In the football memoir excerpt below, what was the final score when London played Manchester for the Alf Clarke Cup?

**EXCERPT:**
[Start of section]
Despite that hammering at Highbury, I obviously did enough to merit further attention. A letter duly arrived informing me I had been picked to play at left-back for London against Manchester in the autumn of 1960. It was an annual inter-city fixture for the Alf Clarke Cup, but I didn’t get the opportunity then to shine under those promised floodlights at White Hart Lane.
The occasion was very special, as Mum and Dad joined a coachload of local supporters who travelled up to the match specifically to cheer me on. It was staged on a Saturday afternoon in the end, 22 October, rather than a midweek evening, because Spurs called off their First Division fixture against Cardiff City when it coincided with a Wales–Scotland full international.
‘Phoenix’ reported:
Storey gave a stable display at left-back throughout and although London beat Manchester 6–1 and had the best of the play, Peter played capably and in typically unruffled manner. League secretary, Mr Walter Payne, who watched the game, said: ‘Peter’s heading and clearances were all constructive and he played well in this class of football.’
My schoolwork at Yeoman’s Bridge might have been distinctly average, but I was gaining glowing reports by the week for the work I put in on the pitch. A pleasant careers officer asked me what I hoped to do when I left school. She was taken aback when I replied simply: ‘I’m going to be a professional footballer with Arsenal’, and went away to ask the teachers if they were aware of my grandiose plans.
I had a good engine and my sporting prowess extended to cross-country and middle-distance running, setting a record at the Guildford Schools’ Athletic Association championships with a time of 58.2 seconds to win the boys’ 440 yards for 13 to 15 year olds. After that, it didn’t seem like two minutes before I was caught up in the process of trying to win a place in the England Schoolboys team, where I came into contact with several other likely lads who were to progress to the professional ranks with varying degrees of success.
Ilford was the scene of my first international trial on 11 February 1961, and now scouts from professional clubs other than Arsenal were beginning to take a serious interest. My local club, Aldershot, were too honest and above board for their own good, however.
[End of section]
(Source records)
[Start of section]
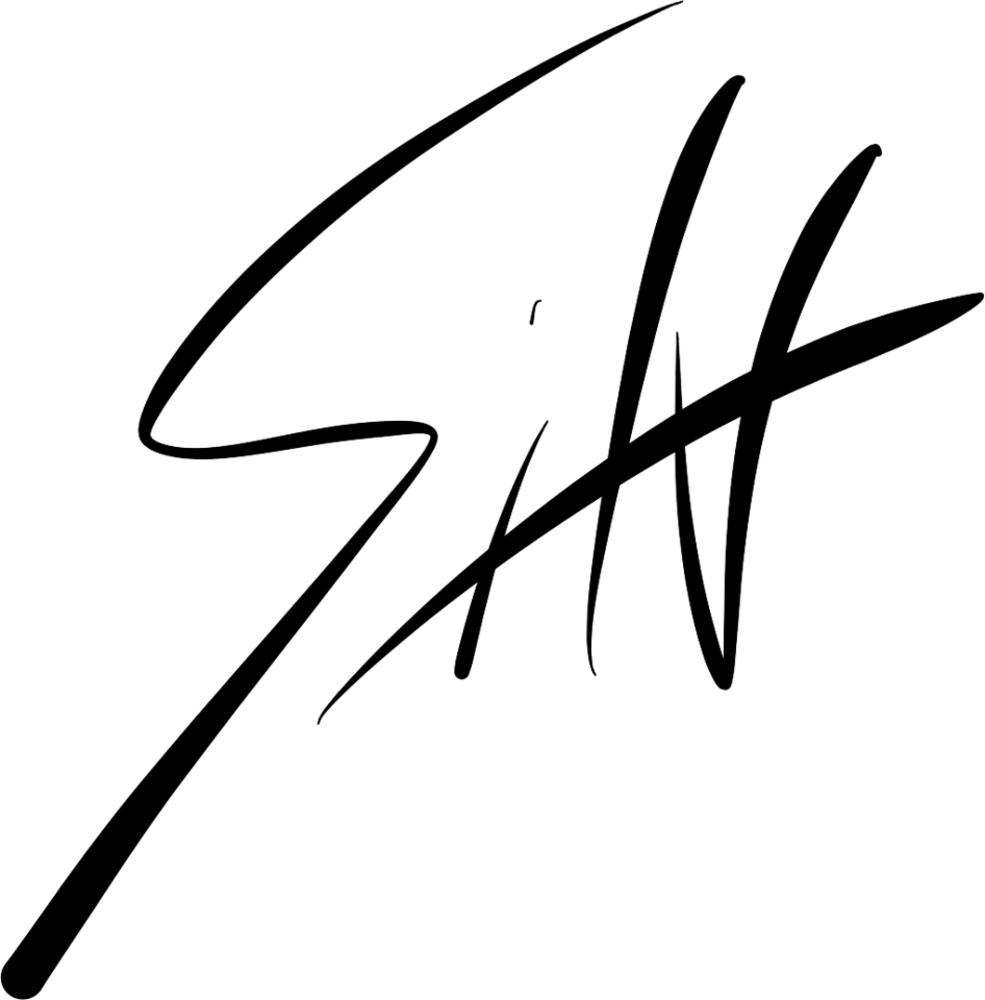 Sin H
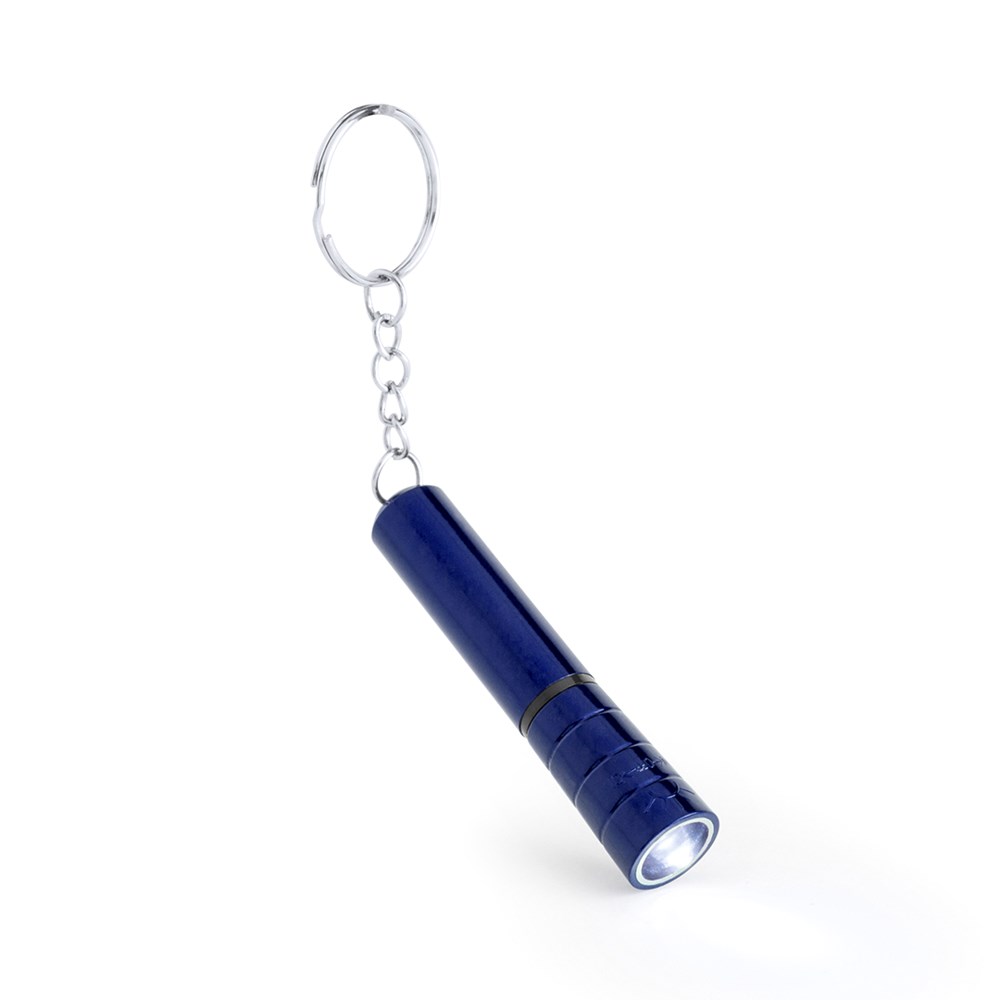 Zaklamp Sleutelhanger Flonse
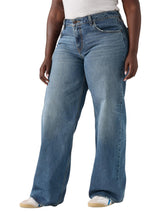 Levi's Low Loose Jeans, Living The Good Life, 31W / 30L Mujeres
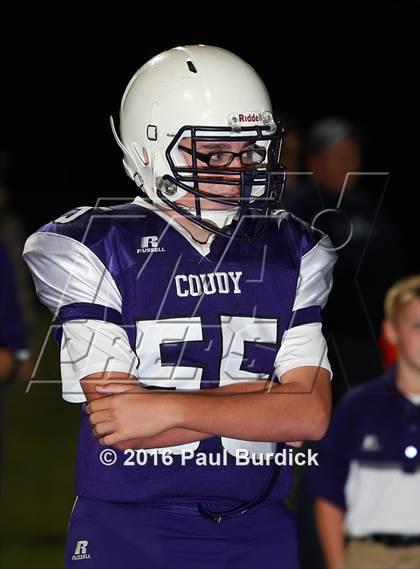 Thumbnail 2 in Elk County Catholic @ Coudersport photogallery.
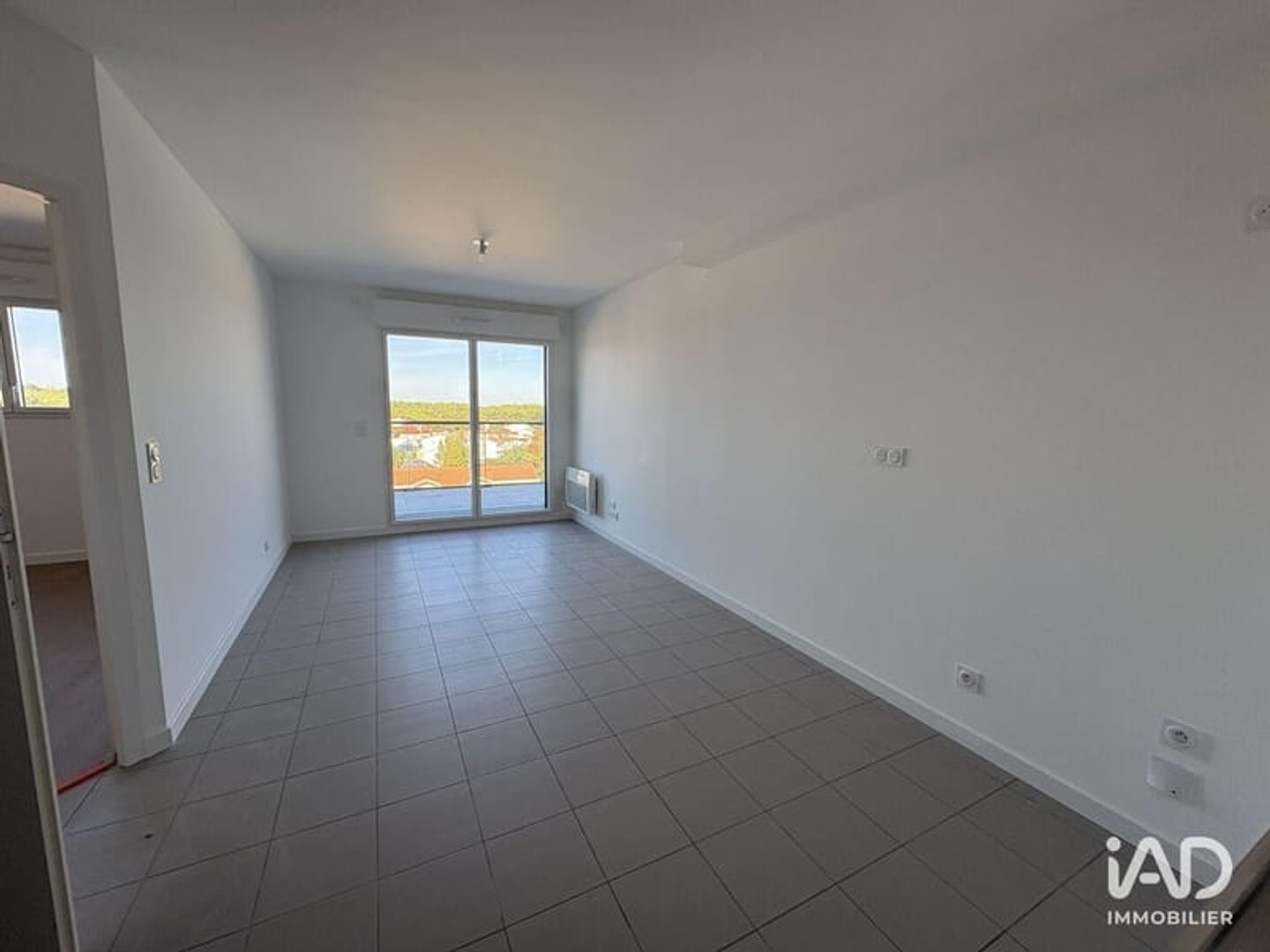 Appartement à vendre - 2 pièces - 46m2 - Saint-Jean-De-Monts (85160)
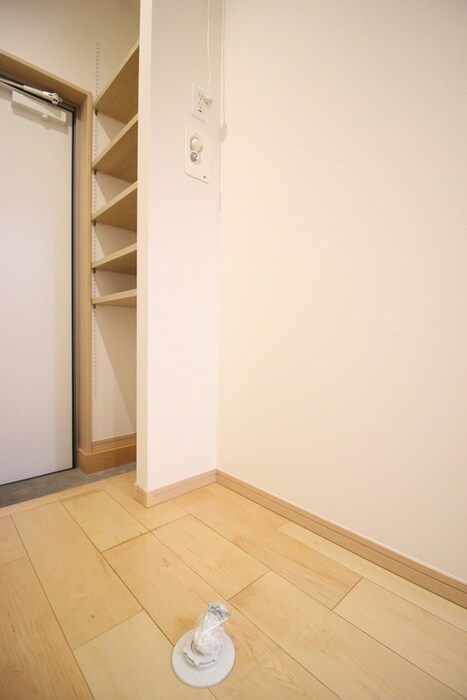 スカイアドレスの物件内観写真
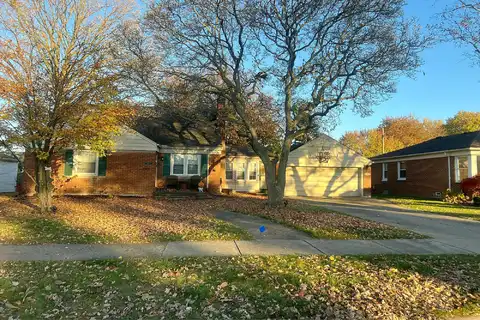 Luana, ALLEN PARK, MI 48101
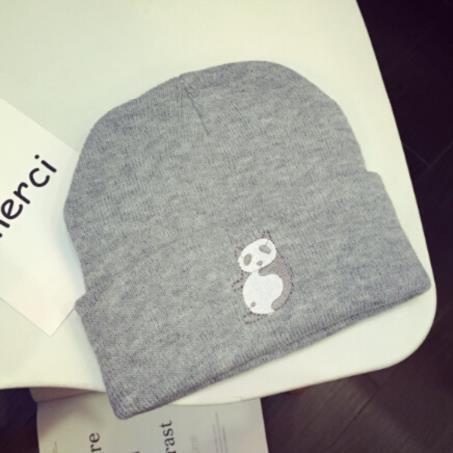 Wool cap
[End of section]
**RESULT:**
London beat Manchester 6–1.